Marisela Nangusé Villagrán, Dolores Argüello e Índira Barrios son madres de familia que también trabajan. El paro de transportistas les afecta pero “eso no significa que los niños se vayan a quedar en la casa”, indicó una de ellas.
Dos declararon no tener muchas complicaciones porque cuentan con automóvil, así que llevan a sus hijos a clases y luego van a su trabajo, pero la complicación de Dolores viene por parte de su esposo, quien antes tomaba el transporte público para trabajar y ahora ella tiene que llevarlo a su trabajo antes de ir al suyo.
La última no cuenta con vehículo propio, por lo que tiene que levantarse una hora antes de lo normal por el tiempo que tarde en abordar el transporte, ya sea de los pocos colectivos que circulan o en taxi.
Héctor Mancera, estudiante, cuenta que todo le lleva más tiempo: tiene que despertarse mucho más temprano poder ir a la escuela y llegar más tarde a la casa por la falta de transporte, pero aún así lo tiene que hacer.

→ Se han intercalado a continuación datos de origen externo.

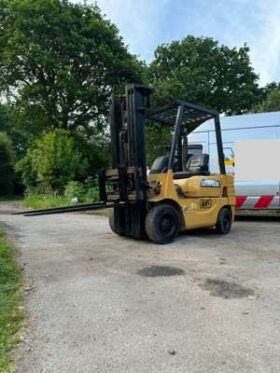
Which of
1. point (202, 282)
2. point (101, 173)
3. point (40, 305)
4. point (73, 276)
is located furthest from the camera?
point (101, 173)

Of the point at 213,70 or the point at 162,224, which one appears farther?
the point at 213,70

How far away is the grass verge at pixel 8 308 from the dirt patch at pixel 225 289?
6.98ft

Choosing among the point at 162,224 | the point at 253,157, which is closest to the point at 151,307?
the point at 162,224

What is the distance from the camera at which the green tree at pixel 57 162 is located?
21.7 m

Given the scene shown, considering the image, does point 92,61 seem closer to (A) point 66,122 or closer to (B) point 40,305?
(A) point 66,122

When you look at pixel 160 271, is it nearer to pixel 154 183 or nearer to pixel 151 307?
pixel 151 307

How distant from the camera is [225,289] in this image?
517 centimetres

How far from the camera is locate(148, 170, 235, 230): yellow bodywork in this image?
836 cm

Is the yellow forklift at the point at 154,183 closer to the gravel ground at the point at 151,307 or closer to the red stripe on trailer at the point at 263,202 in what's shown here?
the gravel ground at the point at 151,307

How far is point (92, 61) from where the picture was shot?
24.9 m

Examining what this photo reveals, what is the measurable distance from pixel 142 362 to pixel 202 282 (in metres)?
2.30

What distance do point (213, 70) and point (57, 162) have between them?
20.2 meters

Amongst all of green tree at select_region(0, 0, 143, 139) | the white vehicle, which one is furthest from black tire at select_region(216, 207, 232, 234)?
green tree at select_region(0, 0, 143, 139)

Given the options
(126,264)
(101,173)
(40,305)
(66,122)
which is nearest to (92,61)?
(66,122)
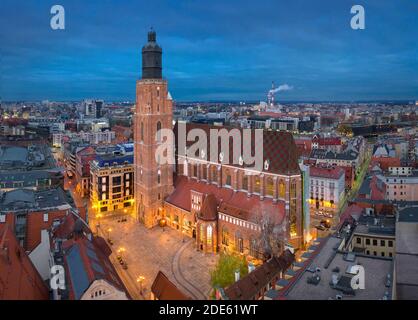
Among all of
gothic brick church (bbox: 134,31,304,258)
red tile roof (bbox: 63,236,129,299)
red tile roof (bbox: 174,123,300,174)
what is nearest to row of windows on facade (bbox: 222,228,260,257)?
gothic brick church (bbox: 134,31,304,258)

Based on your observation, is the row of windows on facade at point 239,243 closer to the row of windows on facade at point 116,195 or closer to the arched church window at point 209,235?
the arched church window at point 209,235

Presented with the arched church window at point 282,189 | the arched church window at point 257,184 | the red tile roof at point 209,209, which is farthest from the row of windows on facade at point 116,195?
the arched church window at point 282,189

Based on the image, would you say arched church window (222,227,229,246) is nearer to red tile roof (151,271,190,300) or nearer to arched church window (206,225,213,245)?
arched church window (206,225,213,245)

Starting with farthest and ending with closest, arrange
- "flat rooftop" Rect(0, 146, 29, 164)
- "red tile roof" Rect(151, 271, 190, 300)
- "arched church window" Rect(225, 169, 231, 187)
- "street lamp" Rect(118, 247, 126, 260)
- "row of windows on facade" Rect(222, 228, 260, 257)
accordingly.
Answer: "flat rooftop" Rect(0, 146, 29, 164)
"arched church window" Rect(225, 169, 231, 187)
"street lamp" Rect(118, 247, 126, 260)
"row of windows on facade" Rect(222, 228, 260, 257)
"red tile roof" Rect(151, 271, 190, 300)

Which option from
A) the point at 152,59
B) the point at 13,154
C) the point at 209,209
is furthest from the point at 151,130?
the point at 13,154
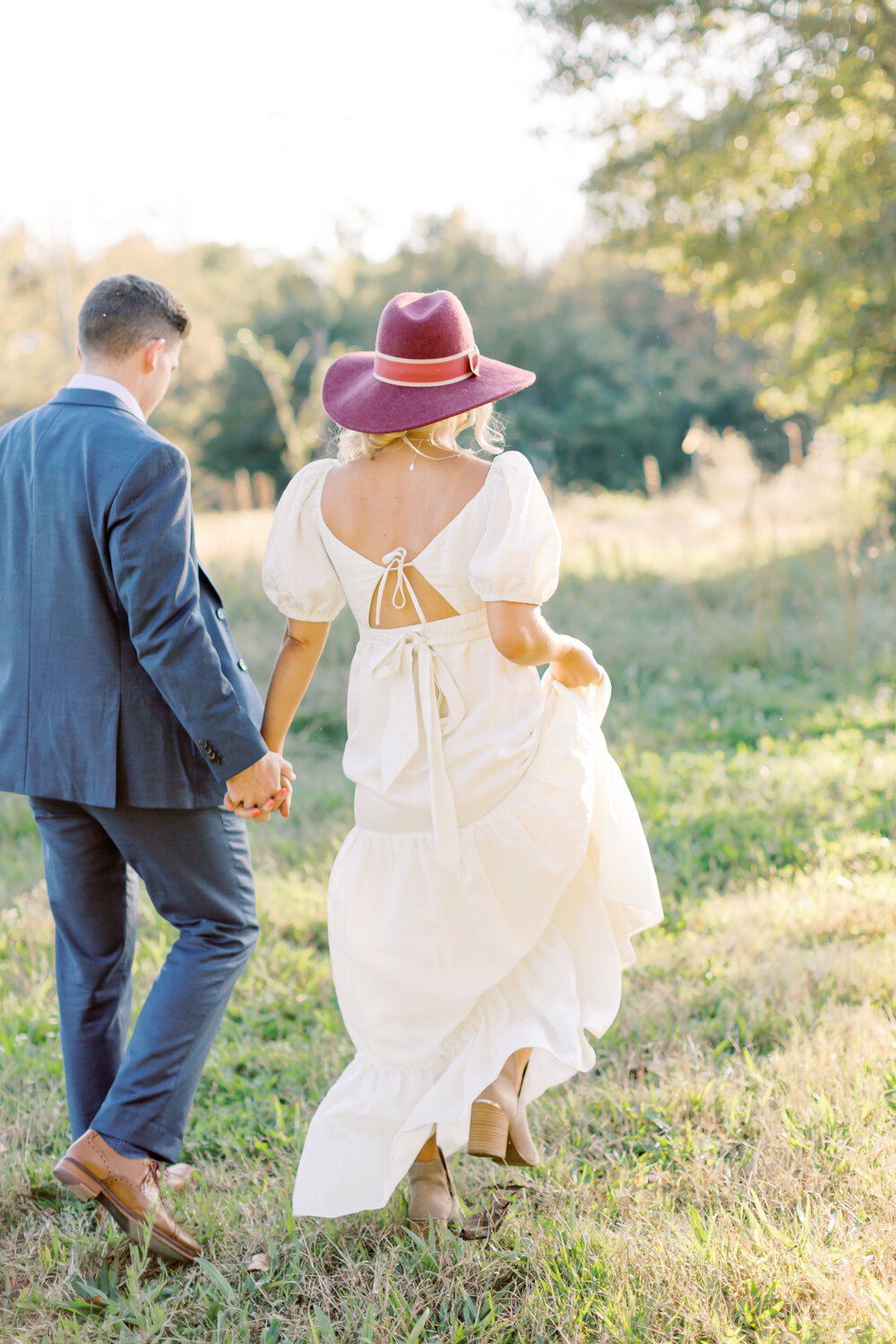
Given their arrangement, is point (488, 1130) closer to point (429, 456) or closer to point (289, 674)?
point (289, 674)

Aunque comentó que su situación es incómoda, la verdadera complicación viene cuando tiene que cumplir con los deberes escolares con trabajos que implican salir.
Cuando se trata de esas situaciones prefiere no salir de su hogar aunque eso implique no cumplir con los deberes. Él supone que será al momento de las calificaciones finales cuando se verá reflejado.